Integrating Kafka Producers and Consumers with Celery

Thiyagu Baskaran
1y
39.3k
0
3

Article

Apache Kafka

Apache Kafka is a distributed streaming platform capable of handling trillions of events a day. It enables you to publish and subscribe to streams of records, store records in a fault-tolerant way, and process them as they occur. Kafka is widely used for stream processing, log aggregation, and real-time analytics.

Celery

Celery is an asynchronous task queue/job queue based on distributed message passing. It is focused on real-time operation but supports scheduling as well. The execution units, called tasks, are executed concurrently on one or more worker nodes using multiprocessing, Eventlet, or Gevent.

Setup and Requirements

Before diving into the implementation, ensure you have a running Kafka cluster and a Redis or RabbitMQ service for Celery.

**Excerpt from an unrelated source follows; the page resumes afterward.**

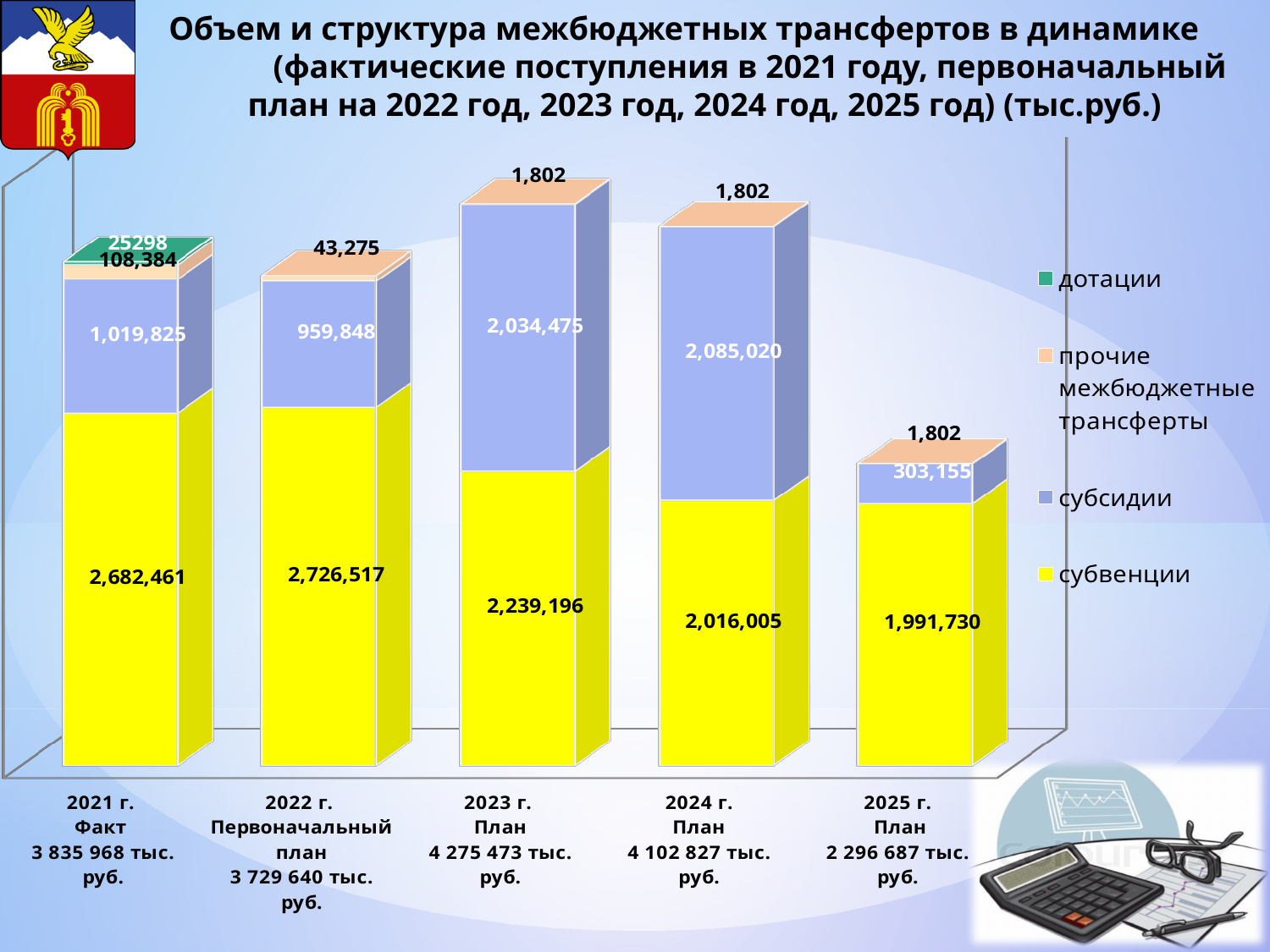
What is the value of прочие межбюджетные трансферты for 2022 г. Первоначальный план? 43,275 What kind of chart is shown on the slide? stacked bar chart Which year has the highest value of субвенции? 2022 г. How many years (categories) are shown on the x axis? 5 In 2024 г. План, which is larger: субвенции or субсидии? субсидии What is the difference between субсидии in 2024 г. and субсидии in 2023 г.? 50,545 What is the total of the stacked bar for 2025 г. План? 2 296 687 тыс. руб. What is the value of субсидии for 2024 г. План? 2,085,020 What is the value of дотации for 2021 г. Факт? 25298 Which year has the lowest value of субсидии? 2025 г. What is the value of субвенции for 2023 г. План? 2,239,196 How many series does the legend list? 4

You'll also need Python installed on your system. This guide assumes basic knowledge of Python and familiarity with command-line tools.

Step 1. Installing Dependencies

Install the necessary Python libraries for Kafka and Celery:

pip install confluent-kafka celery redis

Step 2. Creating a Kafka Producer

A Kafka producer sends messages to Kafka topics. The following Python script demonstrates a simple producer sending a message to a specific topic:

from confluent_kafka import Producer

config = {'bootstrap.servers': 'localhost:9092'}
producer = Producer(**config)

def delivery_report(err, msg):
    if err is not None:
        print(f'Message delivery failed: {err}')
    else:
        print(f'Message delivered to {msg.topic()}')

topic = 'test_topic'
message = 'Hello, Kafka!'
producer.produce(topic, message.encode('utf-8'), callback=delivery_report)
producer.flush()

Step 3. Setting Up Celery

Define your Celery app and tasks in a celery_app.py file. The task will process messages consumed from Kafka:

from celery import Celery

app = Celery('tasks', broker='redis://localhost:6379/0')

@app.task
def process_message(message):
    print(f"Processing message: {message}")
    # Insert message processing logic here

Step 4. Creating a Kafka Consumer to Offload Tasks to Celery

The Kafka consumer script consumes messages from the Kafka topic and uses Celery to process them asynchronously:

from confluent_kafka import Consumer
from celery_app import process_message

config = {
    'bootstrap.servers': 'localhost:9092',
    'group.id': 'my_group',
    'auto.offset.reset': 'earliest'
}

consumer = Consumer(**config)
consumer.subscribe(['test_topic'])

try:
    while True:
        msg = consumer.poll(1.0)

        if msg is None:
            continue
        if msg.error():
            print(f"Consumer error: {msg.error()}")
            continue

        process_message.delay(msg.value().decode('utf-8'))
finally:
    consumer.close()

Step 5. Running the System

Start the Kafka cluster and ensure the topic test_topic exists.
Run the Celery worker: Navigate to your project directory and start a Celery worker:
```
celery -A celery_app worker --loglevel=info
```
Run the Kafka producer script to send messages to Kafka.
Run the Kafka consumer script; it consumes messages from Kafka and offloads them to Celery for processing.

Conclusion

Integrating Kafka with Celery provides a powerful architecture for processing data streams asynchronously. Kafka handles the high-throughput, distributed messaging, while Celery allows for flexible, distributed task processing. This setup is ideal for applications requiring real-time data processing and analytics, scalable microservices, and asynchronous task execution in distributed systems.